Like Mr. Craig in the Minneapolis airport, Jenkins was arrested and booked. And like Mr. Craig, Jenkins quickly calculated that his own political survival depended on proceeding with discretion: he quietly admitted his offense, paid a $50 fine, and was released. Within minutes, he was back at the White House, burning the midnight oil and giving no one around the impression that anything was amiss—the same way that Mr. Craig jetted from Minneapolis after his own release to join his fellow Republican Senators hours later in blocking a vote of no confidence in Attorney General Alberto Gonzales.
For Jenkins, the cover-up worked for only a week. How exactly his arrest came to light remains a mystery—some say the police leaked it to the press, other accounts have suggested a Washington Star reporter stumbled on it by happenstance while perusing a weekly summary of police activity—but on the following Saturday night he was informed by the Star that they were preparing a story on his restroom exploits. The presidential election—which Johnson would win in one of the most smashing landslides in history—was weeks away, and L.B.J. was in no mood to take any chances: Without blinking, he jettisoned Jenkins, even though Jenkins had served him with more loyalty and devotion than anyone else.
“On this case, as on any such case, the public interest comes before all personal feelings,” Johnson said at the time.
In the same way, of course, Mr. Craig’s own political allies are now cutting him loose. Mitt Romney, his chosen presidential candidate, has branded him “disgusting” and Mr. Craig’s Senate colleagues have stripped him of his committee assignments. Trent Lott, who for years harmonized with Mr. Craig in the “Singing Senators” barbershop quartet, is among those now demanding an ethics investigation.
What is most striking in the comparison of the Craig and Jenkins cases is that each man exhibited the same instincts upon being arrested, and they both also demonstrated a remarkable ability to compartmentalize, carrying on with their everyday lives after their arrests like nothing had happened.
In Jenkins’ case, that might have something to do with the fact that he’d been down the same road before. He had actually been arrested in the exact same men’s room under virtually identical circumstances in the 1950s. Then, too, he had quietly pleaded guilty and nonchalantly returned to his work and family life. Probably because he was then only an aide to the Senate Majority Leader—and not the President of the United States—his arrest escaped notice that time. It seems likely that between those arrests, Jenkins made other visits to the YMCA men’s room that didn’t attract the notice of law enforcement. By ’64, he was used to balancing—however perilously—his personal urges with the imperative of keeping up public appearances. When he was caught, he had little trouble focusing his attention on the best strategy to keep it quiet.

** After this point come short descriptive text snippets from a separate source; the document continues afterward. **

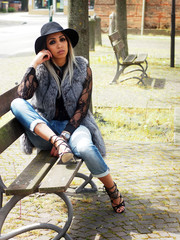 Spring outfit - beautiful smiling african italian woman with granny hairstyle, ripped jeans, hig heels sandals, lace shirt, black hat, leather bag and fur vest.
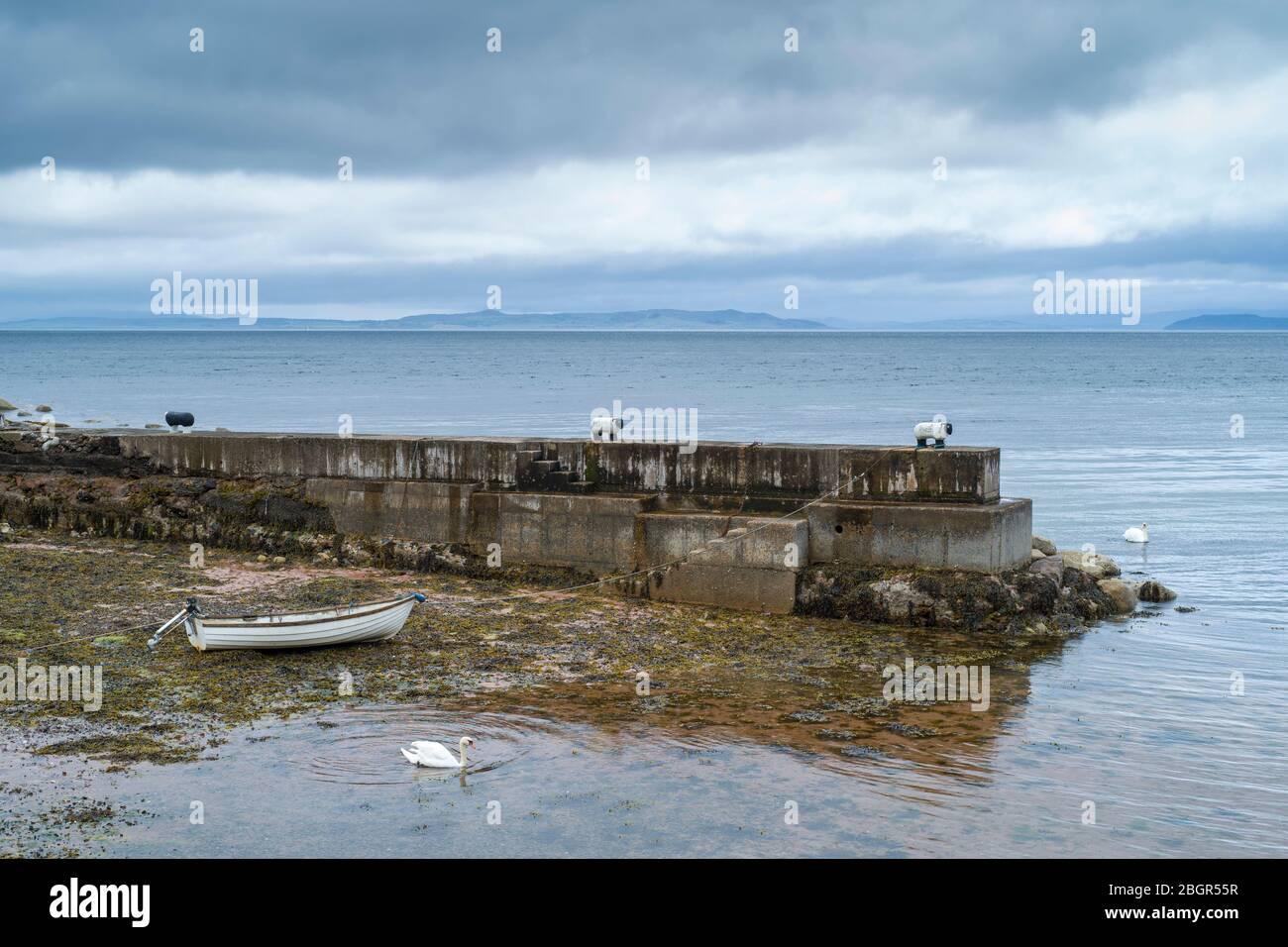 Barco de remo atado a un bolardo de ovejas y amarrado en la orilla del mar en el muelle cerca de Corrie en la Isla de Arran, Escocia Foto de stock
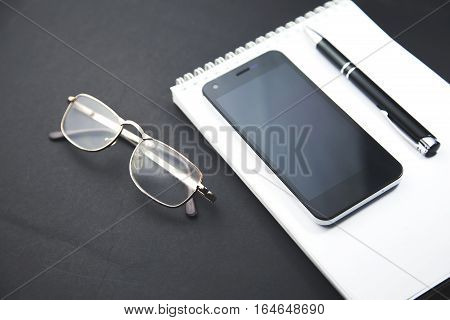 black smart phone with notebook and pen with copy space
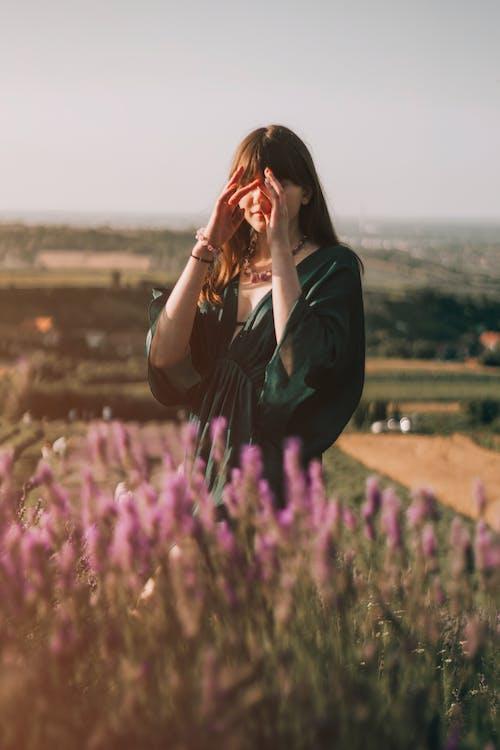 Woman standing in blooming field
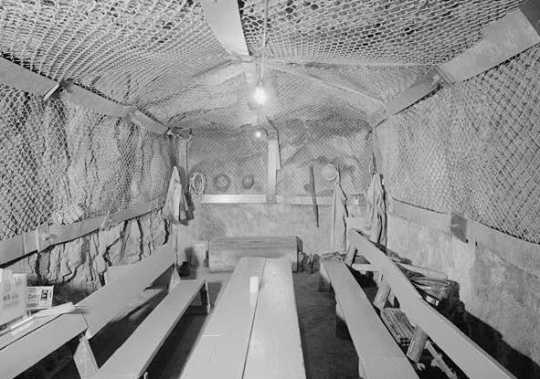 Black and white photograph of the underground (twenty-seven levels below the surface) miners' lunchroom in the Soudan Iron Mine, Lake Vermilion–Soudan Underground Mine State Park.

Mr. Craig may have a similar history. His home state’s paper found a 40-year-old man who swears he engaged in sexual activity with Mr. Craig in the Union Station men’s room three years ago. His familiarity with the unspoken language of men’s room trysts—at least according to the Minneapolis police report—certainly suggests that Mr. Craig is a veteran of such encounters. From this standpoint, Mr. Craig’s bottom-line calculation about the necessity of pleading guilty certainly makes sense—even as it flatly undercuts his contention that the restroom incident itself was a “he said/he said” misunderstanding. He didn’t “panic” and plead guilty—he made a sober-minded, and not entirely illogical, decision to do so.